Stored records:
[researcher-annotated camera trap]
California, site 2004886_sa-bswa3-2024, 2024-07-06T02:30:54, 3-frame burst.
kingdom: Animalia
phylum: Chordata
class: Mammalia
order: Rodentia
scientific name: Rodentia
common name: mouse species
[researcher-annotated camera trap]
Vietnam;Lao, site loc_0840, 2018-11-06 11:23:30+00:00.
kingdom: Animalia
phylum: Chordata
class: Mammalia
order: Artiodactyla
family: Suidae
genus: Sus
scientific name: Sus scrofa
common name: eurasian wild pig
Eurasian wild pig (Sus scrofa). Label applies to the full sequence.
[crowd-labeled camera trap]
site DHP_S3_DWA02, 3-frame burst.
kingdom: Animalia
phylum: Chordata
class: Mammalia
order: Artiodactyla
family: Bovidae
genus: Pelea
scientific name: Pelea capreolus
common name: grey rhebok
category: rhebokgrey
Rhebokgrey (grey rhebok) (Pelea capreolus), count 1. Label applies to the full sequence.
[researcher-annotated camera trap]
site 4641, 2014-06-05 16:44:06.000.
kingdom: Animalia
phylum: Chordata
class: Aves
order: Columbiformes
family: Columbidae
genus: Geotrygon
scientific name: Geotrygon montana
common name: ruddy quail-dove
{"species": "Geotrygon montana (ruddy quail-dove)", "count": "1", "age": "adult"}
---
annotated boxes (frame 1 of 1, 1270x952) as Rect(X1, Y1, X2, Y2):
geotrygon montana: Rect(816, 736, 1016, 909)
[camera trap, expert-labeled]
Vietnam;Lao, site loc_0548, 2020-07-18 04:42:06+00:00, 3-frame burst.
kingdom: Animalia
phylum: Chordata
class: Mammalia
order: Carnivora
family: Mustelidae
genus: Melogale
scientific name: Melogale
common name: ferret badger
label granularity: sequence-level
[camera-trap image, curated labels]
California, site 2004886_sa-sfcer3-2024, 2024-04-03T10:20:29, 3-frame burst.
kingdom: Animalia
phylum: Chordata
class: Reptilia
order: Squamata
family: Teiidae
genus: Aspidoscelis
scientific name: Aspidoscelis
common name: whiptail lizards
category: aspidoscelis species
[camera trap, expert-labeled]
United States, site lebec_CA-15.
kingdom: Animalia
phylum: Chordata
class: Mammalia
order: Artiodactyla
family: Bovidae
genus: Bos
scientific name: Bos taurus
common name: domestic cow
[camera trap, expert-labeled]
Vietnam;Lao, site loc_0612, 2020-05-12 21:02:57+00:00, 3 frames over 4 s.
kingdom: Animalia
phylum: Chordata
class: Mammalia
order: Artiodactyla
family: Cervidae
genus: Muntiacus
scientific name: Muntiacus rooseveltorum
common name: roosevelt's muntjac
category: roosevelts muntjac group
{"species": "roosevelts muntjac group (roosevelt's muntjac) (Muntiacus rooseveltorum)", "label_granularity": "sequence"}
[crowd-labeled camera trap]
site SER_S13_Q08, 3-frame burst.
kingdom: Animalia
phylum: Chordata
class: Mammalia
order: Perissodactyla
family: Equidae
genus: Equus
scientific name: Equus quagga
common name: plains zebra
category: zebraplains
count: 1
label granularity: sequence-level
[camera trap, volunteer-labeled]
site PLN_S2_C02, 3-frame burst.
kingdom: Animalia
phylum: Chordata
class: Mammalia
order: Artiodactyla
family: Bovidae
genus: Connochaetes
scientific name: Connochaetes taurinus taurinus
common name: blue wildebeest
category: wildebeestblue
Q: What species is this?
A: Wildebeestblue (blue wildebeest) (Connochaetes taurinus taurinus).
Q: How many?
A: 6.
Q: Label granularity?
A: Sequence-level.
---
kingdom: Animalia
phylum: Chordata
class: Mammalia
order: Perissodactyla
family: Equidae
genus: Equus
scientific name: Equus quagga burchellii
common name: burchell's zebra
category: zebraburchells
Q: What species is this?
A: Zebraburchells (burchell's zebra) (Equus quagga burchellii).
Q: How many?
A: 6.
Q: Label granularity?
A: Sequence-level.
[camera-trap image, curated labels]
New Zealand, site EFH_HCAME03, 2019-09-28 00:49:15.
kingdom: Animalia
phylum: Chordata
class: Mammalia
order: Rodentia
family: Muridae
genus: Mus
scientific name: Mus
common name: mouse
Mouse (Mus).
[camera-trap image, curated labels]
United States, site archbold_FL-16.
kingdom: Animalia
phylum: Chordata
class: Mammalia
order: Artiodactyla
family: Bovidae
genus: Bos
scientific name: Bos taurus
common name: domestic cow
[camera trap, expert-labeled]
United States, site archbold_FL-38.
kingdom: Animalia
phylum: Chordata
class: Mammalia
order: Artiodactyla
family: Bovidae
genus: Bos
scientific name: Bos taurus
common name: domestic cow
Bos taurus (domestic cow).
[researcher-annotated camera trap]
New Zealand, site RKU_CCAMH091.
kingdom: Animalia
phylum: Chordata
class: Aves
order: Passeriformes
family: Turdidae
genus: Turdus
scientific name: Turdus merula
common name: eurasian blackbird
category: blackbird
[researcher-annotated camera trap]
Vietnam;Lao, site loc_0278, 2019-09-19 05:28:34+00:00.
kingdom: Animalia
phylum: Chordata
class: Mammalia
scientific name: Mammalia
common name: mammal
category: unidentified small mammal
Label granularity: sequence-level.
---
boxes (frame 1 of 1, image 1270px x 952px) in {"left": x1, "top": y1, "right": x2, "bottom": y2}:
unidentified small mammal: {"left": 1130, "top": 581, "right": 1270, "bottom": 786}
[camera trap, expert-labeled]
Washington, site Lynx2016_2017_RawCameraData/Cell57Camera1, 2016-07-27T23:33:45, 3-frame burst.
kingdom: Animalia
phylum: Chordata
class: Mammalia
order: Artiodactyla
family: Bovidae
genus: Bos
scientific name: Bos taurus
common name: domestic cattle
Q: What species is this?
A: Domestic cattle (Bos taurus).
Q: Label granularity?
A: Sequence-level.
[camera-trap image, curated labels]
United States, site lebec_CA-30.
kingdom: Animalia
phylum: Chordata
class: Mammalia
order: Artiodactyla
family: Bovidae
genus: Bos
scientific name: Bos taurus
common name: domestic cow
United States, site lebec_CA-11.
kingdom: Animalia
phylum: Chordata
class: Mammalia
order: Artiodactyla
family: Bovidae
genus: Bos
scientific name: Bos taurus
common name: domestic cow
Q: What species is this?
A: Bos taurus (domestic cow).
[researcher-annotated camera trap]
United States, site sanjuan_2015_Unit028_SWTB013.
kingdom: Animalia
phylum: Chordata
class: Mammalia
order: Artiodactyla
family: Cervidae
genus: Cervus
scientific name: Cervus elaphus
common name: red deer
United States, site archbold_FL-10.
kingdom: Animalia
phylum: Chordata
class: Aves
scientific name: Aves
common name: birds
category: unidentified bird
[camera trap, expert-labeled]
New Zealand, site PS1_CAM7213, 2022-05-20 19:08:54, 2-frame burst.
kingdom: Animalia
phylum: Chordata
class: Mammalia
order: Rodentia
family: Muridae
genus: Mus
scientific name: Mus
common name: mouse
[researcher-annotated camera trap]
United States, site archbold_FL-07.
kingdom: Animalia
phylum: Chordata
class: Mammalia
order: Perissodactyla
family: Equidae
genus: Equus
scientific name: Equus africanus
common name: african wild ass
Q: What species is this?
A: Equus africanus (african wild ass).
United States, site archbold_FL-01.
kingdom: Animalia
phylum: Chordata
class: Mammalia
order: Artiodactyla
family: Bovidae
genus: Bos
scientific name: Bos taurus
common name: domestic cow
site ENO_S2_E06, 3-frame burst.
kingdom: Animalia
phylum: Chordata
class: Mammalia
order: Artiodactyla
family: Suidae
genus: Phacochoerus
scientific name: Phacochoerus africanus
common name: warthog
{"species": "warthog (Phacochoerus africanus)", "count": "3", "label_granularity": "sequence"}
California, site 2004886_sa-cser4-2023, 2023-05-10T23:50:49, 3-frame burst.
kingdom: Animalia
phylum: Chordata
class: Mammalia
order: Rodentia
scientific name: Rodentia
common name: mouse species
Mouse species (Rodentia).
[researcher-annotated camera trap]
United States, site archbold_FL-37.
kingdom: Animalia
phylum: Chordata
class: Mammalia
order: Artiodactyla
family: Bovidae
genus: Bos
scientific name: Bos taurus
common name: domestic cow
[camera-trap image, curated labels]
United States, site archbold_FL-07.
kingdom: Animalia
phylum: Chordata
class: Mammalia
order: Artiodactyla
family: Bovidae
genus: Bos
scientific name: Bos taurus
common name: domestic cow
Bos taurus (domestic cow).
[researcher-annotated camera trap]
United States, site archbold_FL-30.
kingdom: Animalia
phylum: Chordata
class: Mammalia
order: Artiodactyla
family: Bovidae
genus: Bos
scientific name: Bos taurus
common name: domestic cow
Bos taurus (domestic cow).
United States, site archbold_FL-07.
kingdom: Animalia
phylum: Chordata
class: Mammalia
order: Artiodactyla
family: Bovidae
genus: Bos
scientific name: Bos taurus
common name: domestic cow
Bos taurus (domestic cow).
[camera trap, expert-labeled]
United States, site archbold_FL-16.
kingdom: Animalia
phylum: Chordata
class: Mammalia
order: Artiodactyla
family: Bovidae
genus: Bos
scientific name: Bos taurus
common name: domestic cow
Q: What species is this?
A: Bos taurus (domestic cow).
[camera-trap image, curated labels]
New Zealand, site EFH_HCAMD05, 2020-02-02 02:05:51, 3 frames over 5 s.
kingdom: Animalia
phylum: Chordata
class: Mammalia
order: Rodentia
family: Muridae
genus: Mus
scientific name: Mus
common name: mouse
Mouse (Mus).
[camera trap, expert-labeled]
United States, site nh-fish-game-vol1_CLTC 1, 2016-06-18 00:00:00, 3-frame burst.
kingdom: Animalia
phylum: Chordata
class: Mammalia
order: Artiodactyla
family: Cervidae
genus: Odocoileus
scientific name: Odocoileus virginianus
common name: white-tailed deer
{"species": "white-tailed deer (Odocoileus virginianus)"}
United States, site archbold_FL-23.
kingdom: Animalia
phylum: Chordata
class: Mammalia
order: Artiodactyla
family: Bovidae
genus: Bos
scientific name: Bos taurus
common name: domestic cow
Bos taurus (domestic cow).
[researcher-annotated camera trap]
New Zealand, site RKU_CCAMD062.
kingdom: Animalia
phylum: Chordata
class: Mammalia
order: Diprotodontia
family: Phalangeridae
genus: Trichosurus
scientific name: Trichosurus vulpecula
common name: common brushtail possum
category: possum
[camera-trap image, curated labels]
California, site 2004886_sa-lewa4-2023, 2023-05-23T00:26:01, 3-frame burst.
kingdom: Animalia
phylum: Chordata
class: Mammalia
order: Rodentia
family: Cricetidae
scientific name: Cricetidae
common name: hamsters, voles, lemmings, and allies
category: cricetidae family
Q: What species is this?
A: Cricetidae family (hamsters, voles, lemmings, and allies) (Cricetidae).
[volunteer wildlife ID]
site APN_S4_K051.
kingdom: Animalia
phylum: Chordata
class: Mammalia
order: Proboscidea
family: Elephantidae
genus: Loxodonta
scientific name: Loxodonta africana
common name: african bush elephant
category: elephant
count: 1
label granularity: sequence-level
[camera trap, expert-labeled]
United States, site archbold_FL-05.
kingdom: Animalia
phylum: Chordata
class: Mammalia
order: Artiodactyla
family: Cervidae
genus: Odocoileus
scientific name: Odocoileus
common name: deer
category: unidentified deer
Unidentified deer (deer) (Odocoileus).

* **What you are asked to do**
Among the entries above, which lines include "California"? List them all.

* **Output**
California, site 2004886_sa-bswa3-2024, 2024-07-06T02:30:54, 3-frame burst.
California, site 2004886_sa-sfcer3-2024, 2024-04-03T10:20:29, 3-frame burst.
California, site 2004886_sa-cser4-2023, 2023-05-10T23:50:49, 3-frame burst.
California, site 2004886_sa-lewa4-2023, 2023-05-23T00:26:01, 3-frame burst.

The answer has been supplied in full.